**Written instruction:**
Begin at the line that contains "At what distance from the camera is" and repeat every line from there to the end of the records below, inclusive, without adding any other line.

(Image-based spatial reasoning data)
★ ★ ★ ★ ★

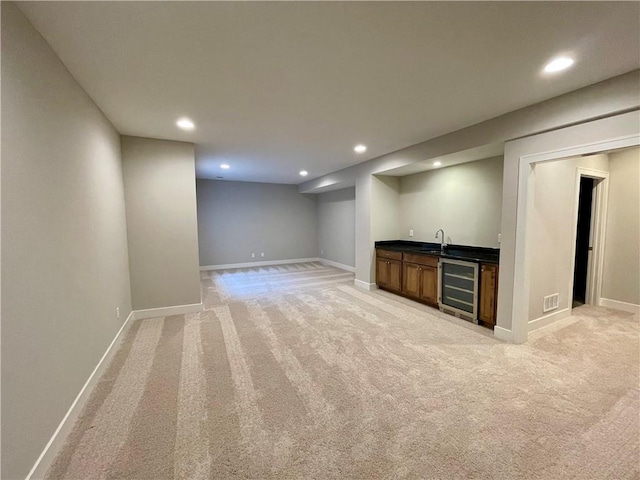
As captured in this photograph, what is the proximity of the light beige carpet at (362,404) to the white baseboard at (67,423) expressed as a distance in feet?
0.18

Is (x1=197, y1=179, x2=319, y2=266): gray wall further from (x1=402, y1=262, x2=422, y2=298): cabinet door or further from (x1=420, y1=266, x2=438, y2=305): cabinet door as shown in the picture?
(x1=420, y1=266, x2=438, y2=305): cabinet door

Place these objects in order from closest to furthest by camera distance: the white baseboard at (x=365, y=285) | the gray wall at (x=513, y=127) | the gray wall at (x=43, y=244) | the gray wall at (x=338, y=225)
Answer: the gray wall at (x=43, y=244) → the gray wall at (x=513, y=127) → the white baseboard at (x=365, y=285) → the gray wall at (x=338, y=225)

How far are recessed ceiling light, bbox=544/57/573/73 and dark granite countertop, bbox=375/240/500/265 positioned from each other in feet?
6.88

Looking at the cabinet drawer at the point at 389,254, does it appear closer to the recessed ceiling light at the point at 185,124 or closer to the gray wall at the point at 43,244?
the recessed ceiling light at the point at 185,124

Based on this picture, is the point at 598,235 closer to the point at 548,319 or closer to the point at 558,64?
the point at 548,319

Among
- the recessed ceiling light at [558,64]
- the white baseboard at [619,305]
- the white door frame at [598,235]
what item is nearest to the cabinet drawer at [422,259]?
the white door frame at [598,235]

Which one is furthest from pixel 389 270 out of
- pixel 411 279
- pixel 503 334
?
pixel 503 334

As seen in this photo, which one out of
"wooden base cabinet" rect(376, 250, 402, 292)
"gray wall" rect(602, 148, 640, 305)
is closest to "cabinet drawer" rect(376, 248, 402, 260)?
"wooden base cabinet" rect(376, 250, 402, 292)

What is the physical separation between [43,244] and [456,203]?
514cm

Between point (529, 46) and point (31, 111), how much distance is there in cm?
323

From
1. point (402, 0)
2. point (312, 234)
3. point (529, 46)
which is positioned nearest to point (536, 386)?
point (529, 46)

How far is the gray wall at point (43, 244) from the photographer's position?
1356 mm

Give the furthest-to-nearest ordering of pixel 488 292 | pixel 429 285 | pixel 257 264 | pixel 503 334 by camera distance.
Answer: pixel 257 264
pixel 429 285
pixel 488 292
pixel 503 334

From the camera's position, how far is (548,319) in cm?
350
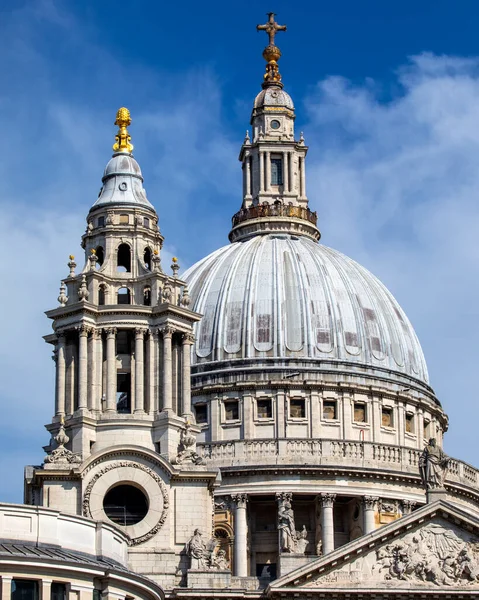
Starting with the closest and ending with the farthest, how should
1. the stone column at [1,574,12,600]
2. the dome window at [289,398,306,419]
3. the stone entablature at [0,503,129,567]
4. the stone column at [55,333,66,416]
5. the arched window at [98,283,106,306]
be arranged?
1. the stone column at [1,574,12,600]
2. the stone entablature at [0,503,129,567]
3. the stone column at [55,333,66,416]
4. the arched window at [98,283,106,306]
5. the dome window at [289,398,306,419]

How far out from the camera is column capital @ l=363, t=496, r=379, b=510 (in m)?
136

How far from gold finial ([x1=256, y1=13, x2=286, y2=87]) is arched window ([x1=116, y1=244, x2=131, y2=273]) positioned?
1751 inches

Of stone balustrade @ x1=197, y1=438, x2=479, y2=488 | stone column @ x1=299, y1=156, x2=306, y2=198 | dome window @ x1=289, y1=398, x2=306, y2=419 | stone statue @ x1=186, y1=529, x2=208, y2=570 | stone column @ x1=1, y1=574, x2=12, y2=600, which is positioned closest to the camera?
stone column @ x1=1, y1=574, x2=12, y2=600

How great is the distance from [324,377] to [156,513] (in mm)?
33659

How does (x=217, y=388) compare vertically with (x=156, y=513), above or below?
above

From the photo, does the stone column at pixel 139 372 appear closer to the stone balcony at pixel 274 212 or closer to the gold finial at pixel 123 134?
the gold finial at pixel 123 134

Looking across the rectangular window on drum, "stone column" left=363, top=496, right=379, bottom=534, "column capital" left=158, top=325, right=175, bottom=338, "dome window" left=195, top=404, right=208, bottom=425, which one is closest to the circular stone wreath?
"column capital" left=158, top=325, right=175, bottom=338

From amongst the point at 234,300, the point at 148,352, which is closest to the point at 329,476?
the point at 234,300

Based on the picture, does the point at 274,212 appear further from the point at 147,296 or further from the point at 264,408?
the point at 147,296

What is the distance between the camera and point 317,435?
5482 inches

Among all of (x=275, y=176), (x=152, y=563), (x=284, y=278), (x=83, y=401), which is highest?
(x=275, y=176)

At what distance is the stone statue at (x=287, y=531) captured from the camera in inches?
4706

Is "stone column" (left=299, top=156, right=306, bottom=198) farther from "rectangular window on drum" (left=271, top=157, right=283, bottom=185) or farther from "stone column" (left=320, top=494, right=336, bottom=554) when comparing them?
"stone column" (left=320, top=494, right=336, bottom=554)

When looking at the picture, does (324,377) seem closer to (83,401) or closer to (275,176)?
(275,176)
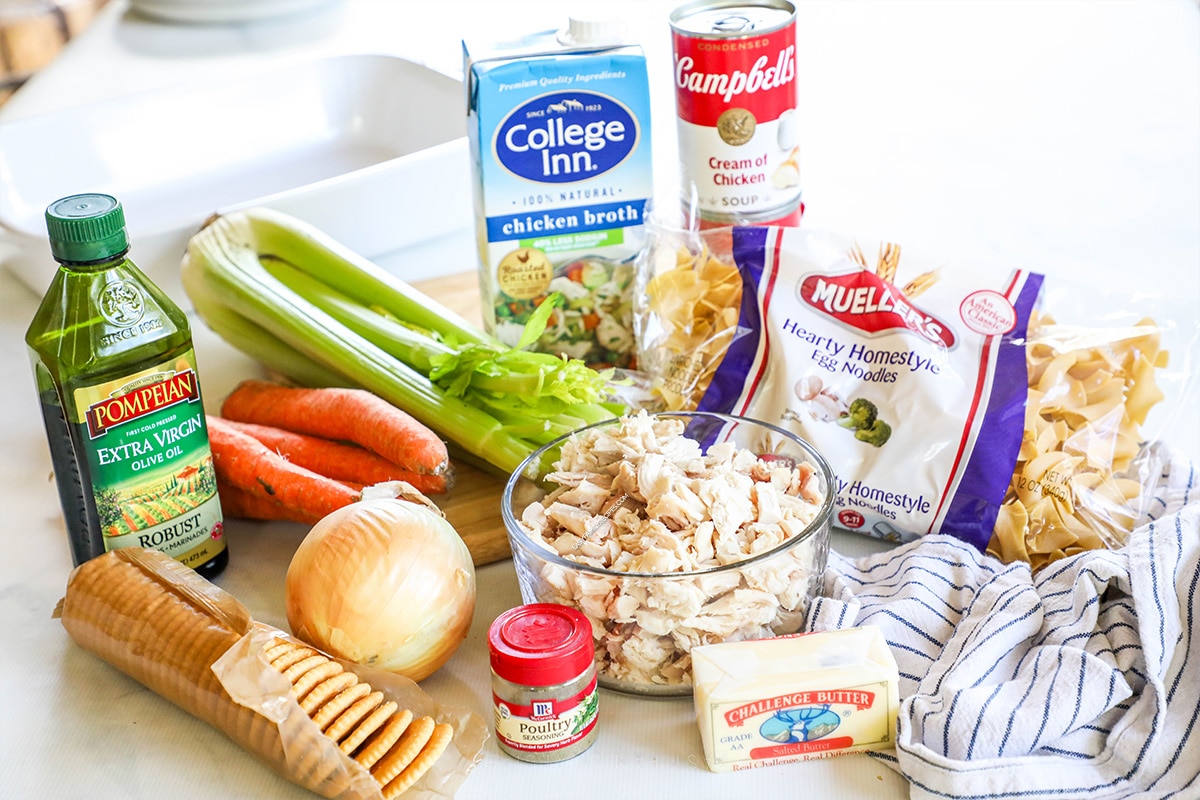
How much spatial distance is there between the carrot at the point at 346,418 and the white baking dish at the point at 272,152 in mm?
298

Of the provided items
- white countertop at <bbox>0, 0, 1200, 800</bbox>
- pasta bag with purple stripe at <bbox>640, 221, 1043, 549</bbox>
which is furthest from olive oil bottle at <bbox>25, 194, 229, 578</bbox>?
pasta bag with purple stripe at <bbox>640, 221, 1043, 549</bbox>

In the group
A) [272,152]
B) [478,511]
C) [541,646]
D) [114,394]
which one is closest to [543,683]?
[541,646]

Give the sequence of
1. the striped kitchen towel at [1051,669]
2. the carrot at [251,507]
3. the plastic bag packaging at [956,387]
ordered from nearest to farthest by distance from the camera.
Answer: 1. the striped kitchen towel at [1051,669]
2. the plastic bag packaging at [956,387]
3. the carrot at [251,507]

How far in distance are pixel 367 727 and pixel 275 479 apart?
0.38m

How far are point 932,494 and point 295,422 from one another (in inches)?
27.2

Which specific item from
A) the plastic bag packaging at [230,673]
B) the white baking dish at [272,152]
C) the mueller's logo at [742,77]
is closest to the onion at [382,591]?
the plastic bag packaging at [230,673]

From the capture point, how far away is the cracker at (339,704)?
93 centimetres

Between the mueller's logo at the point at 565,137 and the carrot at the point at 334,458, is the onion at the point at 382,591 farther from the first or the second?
the mueller's logo at the point at 565,137

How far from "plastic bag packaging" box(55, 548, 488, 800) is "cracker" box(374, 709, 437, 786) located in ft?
0.04

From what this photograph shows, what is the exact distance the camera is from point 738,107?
1.27 meters

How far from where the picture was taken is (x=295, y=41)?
2.50m

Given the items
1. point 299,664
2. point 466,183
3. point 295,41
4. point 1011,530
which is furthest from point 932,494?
point 295,41

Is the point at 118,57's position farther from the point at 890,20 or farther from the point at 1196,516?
the point at 1196,516

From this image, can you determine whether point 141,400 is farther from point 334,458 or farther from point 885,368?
point 885,368
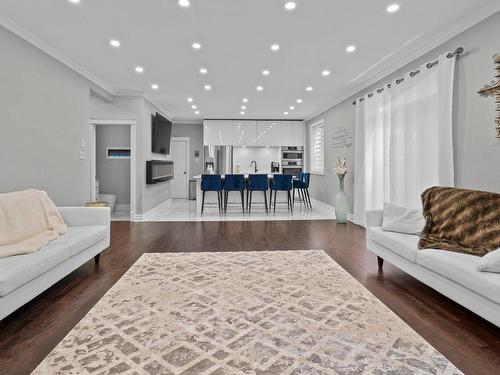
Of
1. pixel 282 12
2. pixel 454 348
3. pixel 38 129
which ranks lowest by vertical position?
pixel 454 348

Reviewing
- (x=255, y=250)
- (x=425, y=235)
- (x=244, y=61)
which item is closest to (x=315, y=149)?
(x=244, y=61)

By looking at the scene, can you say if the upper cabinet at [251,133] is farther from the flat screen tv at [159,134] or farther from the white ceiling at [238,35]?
the white ceiling at [238,35]

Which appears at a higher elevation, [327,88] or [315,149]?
[327,88]

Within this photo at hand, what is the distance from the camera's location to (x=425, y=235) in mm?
2818

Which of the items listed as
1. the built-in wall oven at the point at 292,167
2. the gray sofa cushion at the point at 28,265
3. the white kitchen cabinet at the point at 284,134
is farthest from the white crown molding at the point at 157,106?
the gray sofa cushion at the point at 28,265

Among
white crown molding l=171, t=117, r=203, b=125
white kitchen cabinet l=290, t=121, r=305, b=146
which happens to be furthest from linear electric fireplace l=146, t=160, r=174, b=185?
white kitchen cabinet l=290, t=121, r=305, b=146

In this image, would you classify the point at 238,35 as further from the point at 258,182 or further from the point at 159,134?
the point at 159,134

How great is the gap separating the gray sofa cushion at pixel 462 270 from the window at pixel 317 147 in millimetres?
5895

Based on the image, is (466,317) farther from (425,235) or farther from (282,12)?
(282,12)

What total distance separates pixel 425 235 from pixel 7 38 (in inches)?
188

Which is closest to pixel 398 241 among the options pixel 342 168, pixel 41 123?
pixel 342 168

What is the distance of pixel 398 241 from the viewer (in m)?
2.86

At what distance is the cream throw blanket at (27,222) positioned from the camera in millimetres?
2524

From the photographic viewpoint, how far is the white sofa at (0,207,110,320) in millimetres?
1983
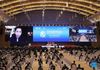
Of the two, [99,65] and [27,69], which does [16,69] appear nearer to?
[27,69]

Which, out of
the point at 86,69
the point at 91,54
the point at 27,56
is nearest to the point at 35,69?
the point at 86,69

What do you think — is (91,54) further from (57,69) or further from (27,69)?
(27,69)

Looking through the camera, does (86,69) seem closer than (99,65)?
No

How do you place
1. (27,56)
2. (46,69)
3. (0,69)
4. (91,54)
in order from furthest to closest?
1. (91,54)
2. (27,56)
3. (46,69)
4. (0,69)

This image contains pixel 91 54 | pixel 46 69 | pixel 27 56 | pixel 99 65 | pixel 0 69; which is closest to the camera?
pixel 0 69

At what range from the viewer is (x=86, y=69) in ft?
82.1

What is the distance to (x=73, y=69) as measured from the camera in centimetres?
2052

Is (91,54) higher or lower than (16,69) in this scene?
lower

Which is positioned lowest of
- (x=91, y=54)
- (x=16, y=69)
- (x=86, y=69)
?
(x=91, y=54)

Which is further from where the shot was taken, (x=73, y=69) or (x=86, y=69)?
(x=86, y=69)

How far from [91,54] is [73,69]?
20.5 m

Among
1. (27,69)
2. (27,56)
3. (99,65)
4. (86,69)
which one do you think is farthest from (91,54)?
(27,69)

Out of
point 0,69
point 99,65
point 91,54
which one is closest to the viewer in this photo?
point 0,69

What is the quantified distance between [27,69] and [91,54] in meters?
21.3
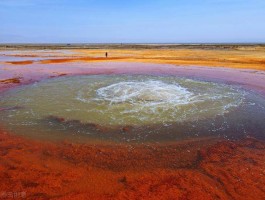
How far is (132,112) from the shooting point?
930 centimetres

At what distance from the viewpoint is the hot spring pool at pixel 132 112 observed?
752 cm

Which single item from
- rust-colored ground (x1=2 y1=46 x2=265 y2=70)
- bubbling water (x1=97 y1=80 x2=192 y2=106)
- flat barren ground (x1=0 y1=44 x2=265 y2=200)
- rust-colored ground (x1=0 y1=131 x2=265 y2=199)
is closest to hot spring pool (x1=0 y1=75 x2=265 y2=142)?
bubbling water (x1=97 y1=80 x2=192 y2=106)

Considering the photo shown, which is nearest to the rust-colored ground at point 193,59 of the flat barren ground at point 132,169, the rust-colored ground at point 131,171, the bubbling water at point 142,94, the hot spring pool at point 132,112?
the hot spring pool at point 132,112

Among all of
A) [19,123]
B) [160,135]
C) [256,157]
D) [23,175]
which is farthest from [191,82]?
[23,175]

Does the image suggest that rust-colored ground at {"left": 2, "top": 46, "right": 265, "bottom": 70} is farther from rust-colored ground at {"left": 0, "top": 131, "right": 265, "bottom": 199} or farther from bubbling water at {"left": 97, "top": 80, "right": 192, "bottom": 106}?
rust-colored ground at {"left": 0, "top": 131, "right": 265, "bottom": 199}

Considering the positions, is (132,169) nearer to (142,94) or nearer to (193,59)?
(142,94)

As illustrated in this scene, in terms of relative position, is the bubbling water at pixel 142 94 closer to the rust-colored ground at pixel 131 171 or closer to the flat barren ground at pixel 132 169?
the flat barren ground at pixel 132 169

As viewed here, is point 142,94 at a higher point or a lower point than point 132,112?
higher

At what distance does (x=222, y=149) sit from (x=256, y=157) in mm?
837

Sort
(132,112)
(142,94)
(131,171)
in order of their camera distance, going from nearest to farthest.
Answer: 1. (131,171)
2. (132,112)
3. (142,94)

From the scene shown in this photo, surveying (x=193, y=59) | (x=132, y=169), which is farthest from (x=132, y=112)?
(x=193, y=59)

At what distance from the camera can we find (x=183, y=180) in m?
4.98

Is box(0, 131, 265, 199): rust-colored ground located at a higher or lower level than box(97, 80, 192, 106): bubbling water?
lower

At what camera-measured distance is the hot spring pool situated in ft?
24.7
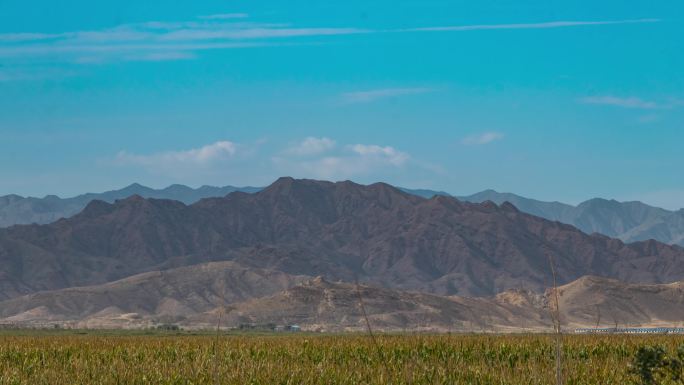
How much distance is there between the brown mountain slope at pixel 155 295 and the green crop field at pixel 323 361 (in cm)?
13674

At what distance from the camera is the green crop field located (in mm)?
18328

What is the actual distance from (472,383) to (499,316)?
451ft

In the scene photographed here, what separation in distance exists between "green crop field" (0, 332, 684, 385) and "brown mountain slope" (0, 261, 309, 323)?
137m

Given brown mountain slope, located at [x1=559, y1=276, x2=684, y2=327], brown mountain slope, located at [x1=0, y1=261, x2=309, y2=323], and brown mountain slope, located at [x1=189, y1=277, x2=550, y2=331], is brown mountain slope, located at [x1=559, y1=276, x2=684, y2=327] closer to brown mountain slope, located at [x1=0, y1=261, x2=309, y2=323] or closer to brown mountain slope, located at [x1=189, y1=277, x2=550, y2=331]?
brown mountain slope, located at [x1=189, y1=277, x2=550, y2=331]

★ ★ ★ ★ ★

**Result:**
At what distance from the camera is the green crop field located (in mm)?
18328

What is the actual distance from (472,383) to (499,316)?
451ft

In the scene photographed here, what separation in distance exists between "green crop field" (0, 332, 684, 385) and "brown mountain slope" (0, 261, 309, 323)?
137m

Given brown mountain slope, located at [x1=559, y1=276, x2=684, y2=327], brown mountain slope, located at [x1=0, y1=261, x2=309, y2=323], and brown mountain slope, located at [x1=189, y1=277, x2=550, y2=331], is brown mountain slope, located at [x1=559, y1=276, x2=684, y2=327] closer to brown mountain slope, located at [x1=0, y1=261, x2=309, y2=323] or closer to brown mountain slope, located at [x1=189, y1=277, x2=550, y2=331]?
brown mountain slope, located at [x1=189, y1=277, x2=550, y2=331]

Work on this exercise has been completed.